O mesmo Bernardo também aconselha os príncipes deste modo (demonstrando na pessoa de Eugénio a cegueira destes): Destrói o artifício desta honra e da glória brilhante com cores falsas, para que consideres naturalmente a tua nudez, porque saíste nu do ventre da tua mãe, sem insígnias reais, sem o brilho das pedras preciosas e a da seda, sem ser coroado por plumas ou carregado com metais preciosos. De facto, se afastares todos estes ornamentos, como nuvens matinais passando o céu velozes e dispersando rapidamente, e os fizeres desaparecer da frente do teu pensamento, surgirá um homem nu, pobre e infeliz; um homem que se lamenta porque é homem, que cora porque está nu, que se lastima porque nasceu, gemendo porque existe.

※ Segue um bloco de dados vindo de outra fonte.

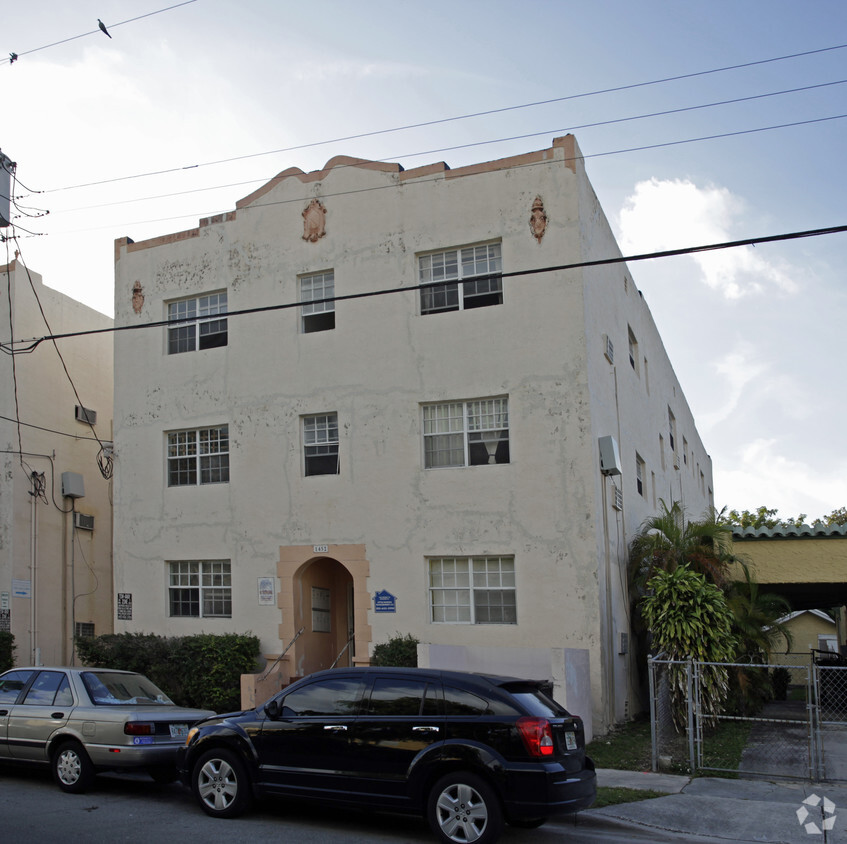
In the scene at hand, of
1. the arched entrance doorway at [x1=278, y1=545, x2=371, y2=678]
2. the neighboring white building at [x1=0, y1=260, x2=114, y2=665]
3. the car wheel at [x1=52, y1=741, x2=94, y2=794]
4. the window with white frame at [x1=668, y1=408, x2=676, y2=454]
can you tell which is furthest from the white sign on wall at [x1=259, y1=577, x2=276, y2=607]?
the window with white frame at [x1=668, y1=408, x2=676, y2=454]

Todas estas coisas, minha cara Flamínia, não só não as vêem os príncipes (enlevados pela vaidade da sua condição e da sua dignidade), mas também que fúrias não exercem eles contra os seus súbditos, inteiramente esquecidos do que lembrei segundo Bernardo? Quando se indignam, a que terrores poupam os seus servidores? Querem ser honrados e admirados como se fossem igualmente deuses, e procuram sê-lo por todos? Em que não acreditam para causar a morte dos infelizes? Têm todos tendência para acreditar, segundo o autor destas mesmas palavras:
  • Existe um defeito – e se tu te sentes livre dele entre todos os que conheci que subiram ao trono, estás só – que é a facilidade em acreditar em ardis, uma pequena raposa muito astuta, e eu descobri que nenhum grande se afastou dele. Deste defeito, são provenientes para os próprios príncipes, por qualquer razão bastante insignificante, muitas iras, a condenação frequente dos inocentes e o julgamento antecipado dos ausentes.
São estes, com certeza, os vossos guias, para vós que servis os reis, Flamínia, isto é, eles próprios cegos e guias cegos; são cegos porque não se lembram da sua fragilidade e enganam-vos com a esperança falsa de honra – visto que não podem atribuir aos outros a verdadeira honra – a qual é efémera e se alegra com essa dignidade efémera.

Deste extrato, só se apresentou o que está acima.